There are truly some fascinating and crazy fitness mashups out there. For instance, this Vanity Fair headline caught our eye about a new spinning facility that will feature under water cycling: ‘Think Yoga but Spinning: Think Aqua Studio.’ Think yoga but spinning? What does that even mean?
We already have wild yoga combos out there (See SUP: stand up paddleboard yoga) but we thought it would be fun to try our hand at introducing some new and exciting (and, of course, ridiculous) yoga mashups to mix it up on the mat. Or, you know, in the vat of yogurt.
8 Crazy Yoga Style Mashups
1. YOG-YURT: think yoga but in a giant yurt filled with strawberry yogurt.
The obvious choice for any serious yogi seeking to win the Annual Yogurt Cup Championships a la the ancient Greek Yogurt Games. (Lactose-free China-Gel option available).
2. YOGHOUDINI: think yoga but in a straitjacket and hanging from a crane.
Think you know yoga?
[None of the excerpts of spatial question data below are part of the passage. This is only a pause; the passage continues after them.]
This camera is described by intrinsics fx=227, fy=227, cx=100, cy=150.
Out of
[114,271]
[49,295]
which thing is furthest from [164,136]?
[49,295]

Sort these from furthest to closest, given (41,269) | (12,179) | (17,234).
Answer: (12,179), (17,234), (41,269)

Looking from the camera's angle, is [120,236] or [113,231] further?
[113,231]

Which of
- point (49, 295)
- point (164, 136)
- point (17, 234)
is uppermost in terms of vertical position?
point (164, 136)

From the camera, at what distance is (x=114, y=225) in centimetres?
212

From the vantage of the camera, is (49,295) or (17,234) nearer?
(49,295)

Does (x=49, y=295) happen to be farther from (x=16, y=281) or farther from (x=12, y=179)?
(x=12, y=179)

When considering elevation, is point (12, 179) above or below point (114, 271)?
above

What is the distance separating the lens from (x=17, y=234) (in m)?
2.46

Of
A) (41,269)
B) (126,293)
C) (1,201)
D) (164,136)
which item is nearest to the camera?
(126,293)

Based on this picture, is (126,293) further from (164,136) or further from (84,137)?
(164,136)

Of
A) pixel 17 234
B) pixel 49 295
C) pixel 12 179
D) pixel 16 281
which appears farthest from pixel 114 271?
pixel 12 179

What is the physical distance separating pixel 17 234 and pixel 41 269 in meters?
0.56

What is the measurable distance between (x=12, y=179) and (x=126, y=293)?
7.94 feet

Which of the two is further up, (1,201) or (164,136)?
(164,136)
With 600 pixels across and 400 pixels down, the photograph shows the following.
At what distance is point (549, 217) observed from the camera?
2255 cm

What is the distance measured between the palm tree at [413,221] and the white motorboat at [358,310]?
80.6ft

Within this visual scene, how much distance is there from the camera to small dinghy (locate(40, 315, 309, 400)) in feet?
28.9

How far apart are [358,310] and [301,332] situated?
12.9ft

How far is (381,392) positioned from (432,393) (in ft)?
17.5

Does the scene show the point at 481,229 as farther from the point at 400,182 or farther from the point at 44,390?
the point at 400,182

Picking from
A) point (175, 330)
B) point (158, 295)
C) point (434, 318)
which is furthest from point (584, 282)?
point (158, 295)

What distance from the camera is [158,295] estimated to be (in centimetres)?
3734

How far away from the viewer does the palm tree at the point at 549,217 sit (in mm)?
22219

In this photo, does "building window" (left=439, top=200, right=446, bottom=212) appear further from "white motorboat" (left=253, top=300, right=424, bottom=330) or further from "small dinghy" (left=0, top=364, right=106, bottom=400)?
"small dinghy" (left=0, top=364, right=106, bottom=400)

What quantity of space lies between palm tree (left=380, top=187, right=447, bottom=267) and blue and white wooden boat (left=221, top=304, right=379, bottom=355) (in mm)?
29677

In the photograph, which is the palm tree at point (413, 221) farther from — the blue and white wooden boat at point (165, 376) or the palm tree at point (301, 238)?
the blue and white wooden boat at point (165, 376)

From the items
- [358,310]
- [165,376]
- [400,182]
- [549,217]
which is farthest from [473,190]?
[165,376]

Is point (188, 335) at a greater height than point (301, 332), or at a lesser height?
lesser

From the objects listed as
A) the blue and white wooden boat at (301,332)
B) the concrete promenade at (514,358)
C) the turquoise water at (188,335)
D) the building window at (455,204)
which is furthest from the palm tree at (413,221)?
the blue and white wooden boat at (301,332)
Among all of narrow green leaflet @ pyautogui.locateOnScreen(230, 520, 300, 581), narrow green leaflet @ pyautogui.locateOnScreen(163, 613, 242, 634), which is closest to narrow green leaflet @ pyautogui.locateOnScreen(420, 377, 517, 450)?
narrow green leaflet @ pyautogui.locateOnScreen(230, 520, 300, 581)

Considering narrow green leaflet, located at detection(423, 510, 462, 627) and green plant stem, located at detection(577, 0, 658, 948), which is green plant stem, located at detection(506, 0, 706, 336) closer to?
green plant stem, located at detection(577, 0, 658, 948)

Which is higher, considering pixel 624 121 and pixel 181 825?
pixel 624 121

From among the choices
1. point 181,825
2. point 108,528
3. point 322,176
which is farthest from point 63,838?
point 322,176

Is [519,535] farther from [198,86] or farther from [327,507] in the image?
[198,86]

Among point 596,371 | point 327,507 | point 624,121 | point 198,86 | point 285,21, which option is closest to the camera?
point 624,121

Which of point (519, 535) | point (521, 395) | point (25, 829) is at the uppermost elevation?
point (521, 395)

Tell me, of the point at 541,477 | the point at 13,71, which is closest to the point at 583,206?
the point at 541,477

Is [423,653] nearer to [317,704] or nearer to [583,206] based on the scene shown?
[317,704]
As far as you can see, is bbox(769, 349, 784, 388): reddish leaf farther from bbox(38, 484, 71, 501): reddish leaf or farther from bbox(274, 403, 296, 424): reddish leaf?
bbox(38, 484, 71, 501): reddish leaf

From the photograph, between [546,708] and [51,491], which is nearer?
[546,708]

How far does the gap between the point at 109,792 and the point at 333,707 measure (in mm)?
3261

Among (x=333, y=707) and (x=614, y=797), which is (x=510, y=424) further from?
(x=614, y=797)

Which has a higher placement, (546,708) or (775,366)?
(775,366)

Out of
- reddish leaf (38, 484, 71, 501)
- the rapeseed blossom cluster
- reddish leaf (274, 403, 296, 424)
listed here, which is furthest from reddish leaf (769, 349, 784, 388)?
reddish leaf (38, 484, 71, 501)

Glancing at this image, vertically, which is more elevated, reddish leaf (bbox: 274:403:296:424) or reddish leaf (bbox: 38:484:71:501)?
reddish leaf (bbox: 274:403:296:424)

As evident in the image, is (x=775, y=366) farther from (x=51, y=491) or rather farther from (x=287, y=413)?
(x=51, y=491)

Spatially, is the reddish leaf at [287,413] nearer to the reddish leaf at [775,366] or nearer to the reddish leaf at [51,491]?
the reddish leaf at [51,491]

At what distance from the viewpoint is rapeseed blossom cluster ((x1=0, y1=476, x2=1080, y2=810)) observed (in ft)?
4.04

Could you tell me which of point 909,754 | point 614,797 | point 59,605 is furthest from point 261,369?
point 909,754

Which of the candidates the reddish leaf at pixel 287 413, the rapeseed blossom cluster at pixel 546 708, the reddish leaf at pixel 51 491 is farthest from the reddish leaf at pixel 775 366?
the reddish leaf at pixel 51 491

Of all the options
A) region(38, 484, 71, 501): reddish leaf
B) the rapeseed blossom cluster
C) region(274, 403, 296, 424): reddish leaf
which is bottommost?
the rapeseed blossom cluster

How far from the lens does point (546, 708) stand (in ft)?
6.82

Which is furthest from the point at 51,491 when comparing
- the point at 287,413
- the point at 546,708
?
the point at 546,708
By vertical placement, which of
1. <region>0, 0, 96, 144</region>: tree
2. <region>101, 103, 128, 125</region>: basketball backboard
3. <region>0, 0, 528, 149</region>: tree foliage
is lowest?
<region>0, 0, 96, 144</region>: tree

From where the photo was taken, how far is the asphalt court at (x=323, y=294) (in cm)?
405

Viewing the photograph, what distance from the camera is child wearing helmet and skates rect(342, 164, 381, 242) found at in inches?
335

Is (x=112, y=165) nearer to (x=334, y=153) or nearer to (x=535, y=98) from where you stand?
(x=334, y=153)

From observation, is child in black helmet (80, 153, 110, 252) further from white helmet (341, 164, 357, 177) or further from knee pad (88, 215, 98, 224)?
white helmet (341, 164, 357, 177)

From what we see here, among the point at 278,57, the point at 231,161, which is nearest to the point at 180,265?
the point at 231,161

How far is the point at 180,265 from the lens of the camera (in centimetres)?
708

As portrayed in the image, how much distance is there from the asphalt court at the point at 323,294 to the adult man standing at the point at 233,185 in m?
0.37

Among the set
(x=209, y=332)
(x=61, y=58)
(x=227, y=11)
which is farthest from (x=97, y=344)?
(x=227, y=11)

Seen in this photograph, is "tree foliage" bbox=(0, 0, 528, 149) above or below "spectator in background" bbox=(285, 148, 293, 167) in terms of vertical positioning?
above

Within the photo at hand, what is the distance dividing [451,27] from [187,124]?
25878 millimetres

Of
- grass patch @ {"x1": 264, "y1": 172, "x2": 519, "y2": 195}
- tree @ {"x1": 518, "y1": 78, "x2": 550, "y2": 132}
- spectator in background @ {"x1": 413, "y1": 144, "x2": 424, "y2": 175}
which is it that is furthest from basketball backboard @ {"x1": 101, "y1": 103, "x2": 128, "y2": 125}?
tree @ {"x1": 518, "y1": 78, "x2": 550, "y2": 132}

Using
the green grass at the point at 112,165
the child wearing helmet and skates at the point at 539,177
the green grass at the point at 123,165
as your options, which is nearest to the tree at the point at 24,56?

Try it upside down with two hands tied behind your back. Great for your circulation!
3. YOVACUUM: think yoga but while you clean your house.
This multitasking master class is nothing to sneeze at. You clear away the dust and cobwebs of your body, mind and household.
4. YOGAME OF THRONES: think yoga but medievally mythical and morally ambiguous.
Revolutionize your warrior poses while dabbling in gratuitous promiscuity and battling in unbridled commentary and analysis via social media networks on your way to Iron Throne Pose. Peacefully, of course. Ahimsa.
5. PRETZEL POWER: think yoga but in the inspiringly doughy setting of a pretzel-making factory.
Finally! You can have your pose and eat it, too! Open to all shapes, sizes and gluten content. Because no one pretzel is the same!
6. BEEZYOGA: think yoga but with the risk (benefit?) of sustaining thousands of stings in a bee hive.
You inner bees are like this:
But you’ll find inner peace is as sweet as honey!
7. YOGAFLECTION: think yoga but in a room full of fun house mirrors.
Distortion contortion? Or a new reflective perspective? It depends how you see it!
8. HALF-BAKED YOGA: think hot stoner yoga but in an oven where the Doobie Brothers play 24/7 and all the props are edible baked goods.
Can’t get any higher or hotter? That’s what a fool believes.